The 48 Product

Multiplying two 4×4 matrices by the standard method requires 64 multiplications. Strassen’s algorithm, applied recursively to 2×2 blocks, uses 49. This paper achieves 48 — one fewer — with improved numerical accuracy.

The constraint is non-commutativity. The elements being multiplied aren’t numbers; they’re elements of a ring where AB ≠ BA. This matters because Strassen-like algorithms work by computing clever linear combinations that cancel cross-terms, and non-commutativity limits which combinations are valid. The algorithm requires only that the ring has an inverse for 2, a mild assumption satisfied by most computational settings.

The numerical improvement is measured by the error bound exponent. Previous fast 4×4 algorithms achieved an exponent of approximately 2.577 in the max-norm setting. This variant brings it down to approximately 2.386. The improvement comes from a rational (not complex-valued) construction that avoids the numerical instability introduced by complex coefficients in earlier approaches.

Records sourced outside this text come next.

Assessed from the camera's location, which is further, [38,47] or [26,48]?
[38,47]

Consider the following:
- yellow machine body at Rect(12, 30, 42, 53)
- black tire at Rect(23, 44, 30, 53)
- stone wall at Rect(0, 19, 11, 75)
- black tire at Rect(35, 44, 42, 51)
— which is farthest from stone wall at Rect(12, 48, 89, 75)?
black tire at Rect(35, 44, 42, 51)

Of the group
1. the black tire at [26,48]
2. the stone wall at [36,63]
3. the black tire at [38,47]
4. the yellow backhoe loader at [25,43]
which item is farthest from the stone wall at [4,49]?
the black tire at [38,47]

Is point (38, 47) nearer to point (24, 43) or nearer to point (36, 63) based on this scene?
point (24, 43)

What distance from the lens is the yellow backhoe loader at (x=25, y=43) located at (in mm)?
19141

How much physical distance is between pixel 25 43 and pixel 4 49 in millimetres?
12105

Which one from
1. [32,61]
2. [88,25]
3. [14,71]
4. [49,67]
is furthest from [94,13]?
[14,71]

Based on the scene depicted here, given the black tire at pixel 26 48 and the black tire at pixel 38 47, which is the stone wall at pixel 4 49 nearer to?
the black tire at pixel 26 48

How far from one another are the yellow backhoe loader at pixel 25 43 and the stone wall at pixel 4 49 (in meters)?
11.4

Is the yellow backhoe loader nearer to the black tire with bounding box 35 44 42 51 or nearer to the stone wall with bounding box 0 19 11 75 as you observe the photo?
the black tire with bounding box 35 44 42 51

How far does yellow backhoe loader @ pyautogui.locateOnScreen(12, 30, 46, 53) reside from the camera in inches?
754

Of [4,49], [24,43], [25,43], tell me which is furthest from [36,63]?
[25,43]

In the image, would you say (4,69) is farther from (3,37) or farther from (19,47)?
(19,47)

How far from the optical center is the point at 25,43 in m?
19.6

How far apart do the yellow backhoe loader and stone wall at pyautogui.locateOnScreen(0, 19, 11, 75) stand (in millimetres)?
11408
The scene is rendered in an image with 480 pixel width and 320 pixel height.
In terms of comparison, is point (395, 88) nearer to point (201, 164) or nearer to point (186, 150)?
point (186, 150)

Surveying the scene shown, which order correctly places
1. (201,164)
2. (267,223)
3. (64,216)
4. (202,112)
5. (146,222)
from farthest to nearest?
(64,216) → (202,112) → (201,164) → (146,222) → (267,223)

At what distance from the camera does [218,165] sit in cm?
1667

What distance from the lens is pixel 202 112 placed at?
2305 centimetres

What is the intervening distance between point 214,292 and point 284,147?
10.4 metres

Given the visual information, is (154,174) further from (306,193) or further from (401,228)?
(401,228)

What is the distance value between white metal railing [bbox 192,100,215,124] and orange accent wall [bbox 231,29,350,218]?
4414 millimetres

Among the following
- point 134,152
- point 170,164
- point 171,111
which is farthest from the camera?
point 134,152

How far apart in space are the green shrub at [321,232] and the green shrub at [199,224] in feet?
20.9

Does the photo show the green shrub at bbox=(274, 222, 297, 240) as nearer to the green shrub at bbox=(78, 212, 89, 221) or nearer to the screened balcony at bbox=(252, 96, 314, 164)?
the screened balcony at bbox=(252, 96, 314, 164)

Each improvement in small matrix multiplication has downstream consequences. The exponent of matrix multiplication — the ω in O(n^ω) for multiplying n×n matrices — depends on how efficiently small matrices can be multiplied. Better algorithms for 4×4 contribute to the ongoing effort to determine the true value of ω, currently known to be below 2.372.

But the practical significance may be different from the theoretical one. For the hardware sizes where matrix multiplication dominates computation (GPUs, neural network training), what matters is not the asymptotic exponent but the leading constant and numerical stability at fixed size. An algorithm that uses 48 multiplications with error exponent 2.386 is more useful in practice than one with 47 multiplications and error exponent 3.